Dormia pouco mas eu era e sou feliz. Muitos ateliês usaram o formato e até com nomes de coisas que criei. Isso não me incomodava pois eu vendia meus cursos. Quando o Rainhas cresceu, comprei móveis antigos para decorar e tantas outras coisas. O que gerou com o passar do tempo muitas tranqueiras no meu caminho. Cada ano que passava mais material acumulando. Teve até um tempo que eu comprava roupas e bolsas e sapatos sem parar pois havia um vazio dentro de mim que eu não sabia que era uma disfunção. Consegui me livrar disso sem tratamento nem remédios. Assisti um programa de tv que me sinalizou isso. Chato, né? Então recentemente coisas aconteceu em meu caminho para melhorar e eu novamente aprender a me reinventar, crescer de novo.

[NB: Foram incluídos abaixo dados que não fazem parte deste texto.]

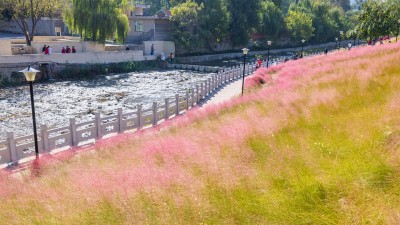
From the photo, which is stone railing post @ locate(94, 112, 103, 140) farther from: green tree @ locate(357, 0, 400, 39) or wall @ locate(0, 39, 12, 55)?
green tree @ locate(357, 0, 400, 39)

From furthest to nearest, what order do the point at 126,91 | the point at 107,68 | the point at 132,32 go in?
the point at 132,32, the point at 107,68, the point at 126,91

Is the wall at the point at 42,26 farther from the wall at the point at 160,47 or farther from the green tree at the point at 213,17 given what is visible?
the green tree at the point at 213,17

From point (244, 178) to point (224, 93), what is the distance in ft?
59.6

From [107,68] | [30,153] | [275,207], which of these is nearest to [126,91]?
[107,68]

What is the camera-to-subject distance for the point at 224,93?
947 inches

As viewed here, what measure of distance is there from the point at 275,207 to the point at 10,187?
16.9ft

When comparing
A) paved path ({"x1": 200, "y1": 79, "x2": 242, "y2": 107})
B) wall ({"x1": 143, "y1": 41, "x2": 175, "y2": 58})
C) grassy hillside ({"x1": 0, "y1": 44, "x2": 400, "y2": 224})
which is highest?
wall ({"x1": 143, "y1": 41, "x2": 175, "y2": 58})

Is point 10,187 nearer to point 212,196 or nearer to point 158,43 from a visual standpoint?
point 212,196

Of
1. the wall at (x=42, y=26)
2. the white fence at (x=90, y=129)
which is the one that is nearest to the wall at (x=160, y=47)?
the wall at (x=42, y=26)

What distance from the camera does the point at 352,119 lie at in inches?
324

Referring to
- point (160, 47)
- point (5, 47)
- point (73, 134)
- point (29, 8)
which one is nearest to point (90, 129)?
point (73, 134)

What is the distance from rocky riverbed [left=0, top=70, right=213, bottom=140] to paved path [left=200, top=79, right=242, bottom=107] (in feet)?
10.7

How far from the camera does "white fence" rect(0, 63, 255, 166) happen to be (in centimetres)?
1099

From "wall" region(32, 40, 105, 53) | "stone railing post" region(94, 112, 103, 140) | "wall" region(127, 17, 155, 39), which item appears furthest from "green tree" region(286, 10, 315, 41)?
"stone railing post" region(94, 112, 103, 140)
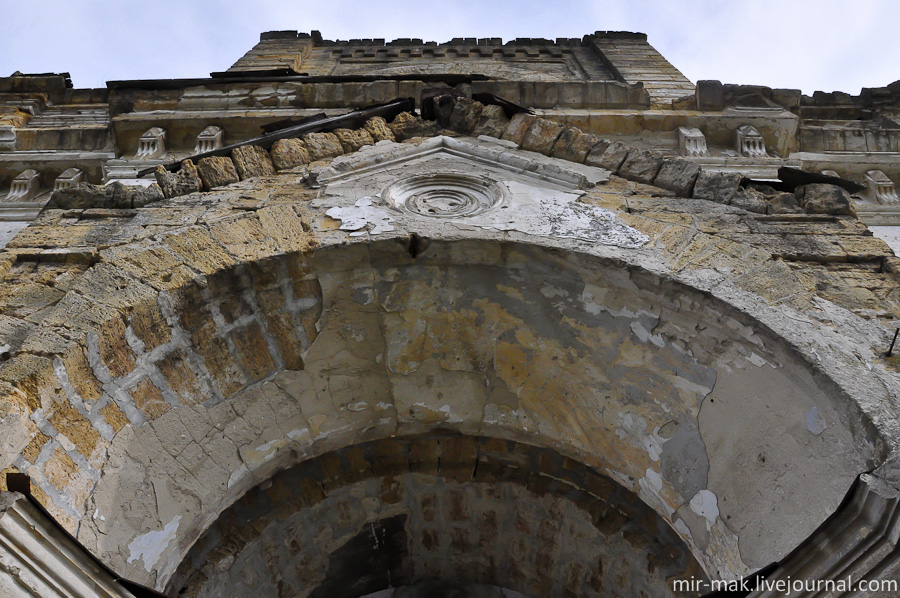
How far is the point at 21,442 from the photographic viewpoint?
9.89 ft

Sou muito grata a Deus e a vida por essas oportunidades. Depende do prisma que se vê, as coisas pode parecer boas ou desafiadoras mas sempre são ciclos em nosso caminho. Aceitar que corremos o risco de ganhar ou perder, já é um desafio. Eu sou uma personagem da minha própria história e acredito que cada um de nós também é da sua trajetória. Nem somos ruins ou boas, somos uma persona, se assim podemos dizer. Não me julgo e aceito que não agrado a todos e nem quero pois me aceitei faz tempo.

Se colocando como um personagem que você lê uma história, é bom nos tratarmos com carinho pois esse personagem você vai ter para o resto de sua vida a seu lado. Essa pessoa amada criativa e única somos nós. Somos criadoras da nossa história seja ela de transformações e de resto tudo passa.